Beginning with the line containing "Künftig soll zusätzlich" and going on through the line containing "Signéelé - Boxing", the lines below are to be returned exactly, pictures excluded and nothing added.

**RECORD EXTRACTS**
--- START ---
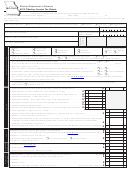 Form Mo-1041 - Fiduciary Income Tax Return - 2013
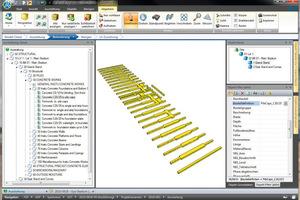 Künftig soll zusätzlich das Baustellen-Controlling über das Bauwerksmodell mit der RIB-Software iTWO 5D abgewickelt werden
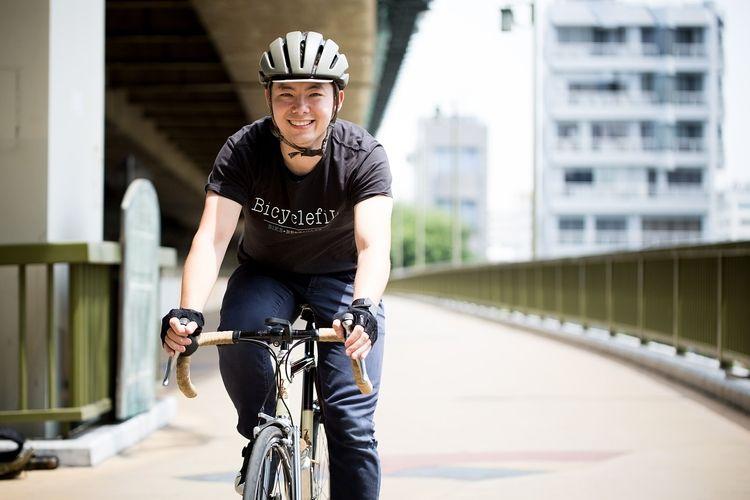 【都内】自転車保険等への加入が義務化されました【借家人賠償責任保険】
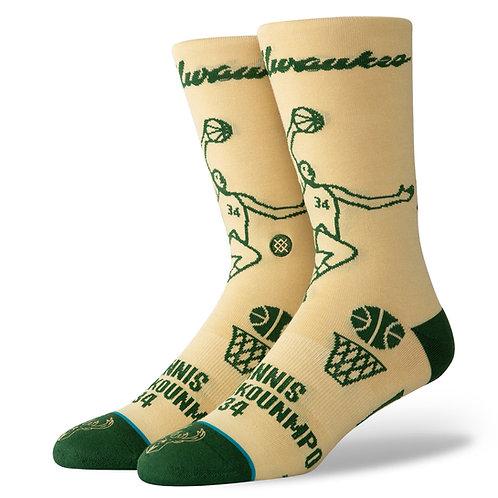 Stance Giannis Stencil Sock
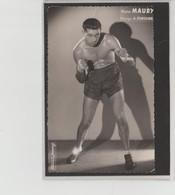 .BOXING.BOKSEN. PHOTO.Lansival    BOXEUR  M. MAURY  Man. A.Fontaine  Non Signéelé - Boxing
--- END ---
--- START ---
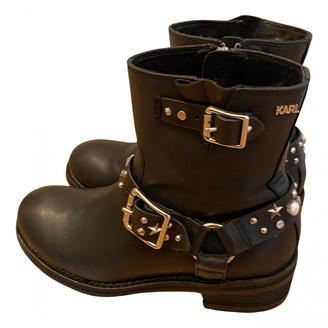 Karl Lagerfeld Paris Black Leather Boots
--- END ---
--- START ---
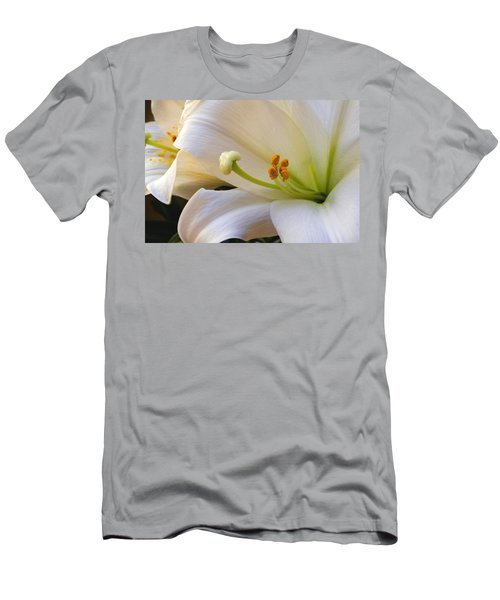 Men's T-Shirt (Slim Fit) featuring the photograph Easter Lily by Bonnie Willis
--- END ---
**RESPONSE**
 Künftig soll zusätzlich das Baustellen-Controlling über das Bauwerksmodell mit der RIB-Software iTWO 5D abgewickelt werden
 【都内】自転車保険等への加入が義務化されました【借家人賠償責任保険】
 Stance Giannis Stencil Sock
 .BOXING.BOKSEN. PHOTO.Lansival    BOXEUR  M. MAURY  Man. A.Fontaine  Non Signéelé - Boxing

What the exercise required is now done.